→ Page extract:
LibCrypto: Add generic 8-bit CRC

The implementation of this is naive enough so it can handle all 8-bit CRC polynomials, of which there are quite a few. The table generation and update procedure is MSB first, which is backwards from the LSB first method of CRC32.
2025-07-25 21:47:46 +00:00 · 2023-05-18 15:57:19 +02:00 · 2023-05-18 15:57:19 +02:00 · daf50ed885
commit daf50ed885
parent 4f9c91e34d
1 changed files with 76 additions and 0 deletions
--- a/Userland/Libraries/LibCrypto/Checksum/CRC8.h
+++ b/Userland/Libraries/LibCrypto/Checksum/CRC8.h
@ -0,0 +1,76 @@
+/*
+ * Copyright (c) 2023, kleines Filmröllchen <filmroellchen@serenityos.org>
+ *
+ * SPDX-License-Identifier: BSD-2-Clause
+ */
+
+#pragma once
+
+#include <AK/Types.h>
+#include <LibCrypto/Checksum/ChecksumFunction.h>
+
+namespace Crypto::Checksum {
+
+// A generic 8-bit Cyclic Redundancy Check.

→ Task prompt: Repeat everything in the 8-bit CRC commit page from "LibCrypto: Add generic" down to "method of CRC32.", word for word.

→ Dataset extract:
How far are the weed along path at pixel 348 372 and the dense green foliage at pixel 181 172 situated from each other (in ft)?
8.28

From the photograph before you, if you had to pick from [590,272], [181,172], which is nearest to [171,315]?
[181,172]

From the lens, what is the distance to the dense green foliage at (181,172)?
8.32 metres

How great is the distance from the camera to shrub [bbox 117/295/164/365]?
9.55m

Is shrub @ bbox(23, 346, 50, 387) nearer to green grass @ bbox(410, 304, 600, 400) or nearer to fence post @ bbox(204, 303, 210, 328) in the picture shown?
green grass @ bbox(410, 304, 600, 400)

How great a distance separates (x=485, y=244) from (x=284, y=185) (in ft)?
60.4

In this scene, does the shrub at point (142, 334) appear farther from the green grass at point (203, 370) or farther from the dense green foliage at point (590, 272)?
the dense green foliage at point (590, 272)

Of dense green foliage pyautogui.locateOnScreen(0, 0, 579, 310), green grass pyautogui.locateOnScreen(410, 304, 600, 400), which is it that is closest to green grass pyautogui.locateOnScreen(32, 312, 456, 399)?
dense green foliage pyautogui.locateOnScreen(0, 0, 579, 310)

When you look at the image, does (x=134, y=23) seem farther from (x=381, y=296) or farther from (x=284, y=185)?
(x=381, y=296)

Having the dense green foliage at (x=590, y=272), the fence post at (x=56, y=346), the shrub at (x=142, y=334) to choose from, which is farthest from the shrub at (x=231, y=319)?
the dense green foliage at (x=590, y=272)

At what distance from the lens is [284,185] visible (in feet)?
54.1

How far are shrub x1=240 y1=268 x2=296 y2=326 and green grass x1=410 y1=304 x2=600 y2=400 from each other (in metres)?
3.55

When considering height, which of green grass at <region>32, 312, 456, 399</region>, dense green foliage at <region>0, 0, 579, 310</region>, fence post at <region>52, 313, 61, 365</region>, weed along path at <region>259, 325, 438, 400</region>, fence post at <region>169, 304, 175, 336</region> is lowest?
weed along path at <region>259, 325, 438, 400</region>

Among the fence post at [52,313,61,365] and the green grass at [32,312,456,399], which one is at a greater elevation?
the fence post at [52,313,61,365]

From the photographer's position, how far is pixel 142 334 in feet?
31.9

→ Answer below:
LibCrypto: Add generic 8-bit CRC

The implementation of this is naive enough so it can handle all 8-bit CRC polynomials, of which there are quite a few. The table generation and update procedure is MSB first, which is backwards from the LSB first method of CRC32.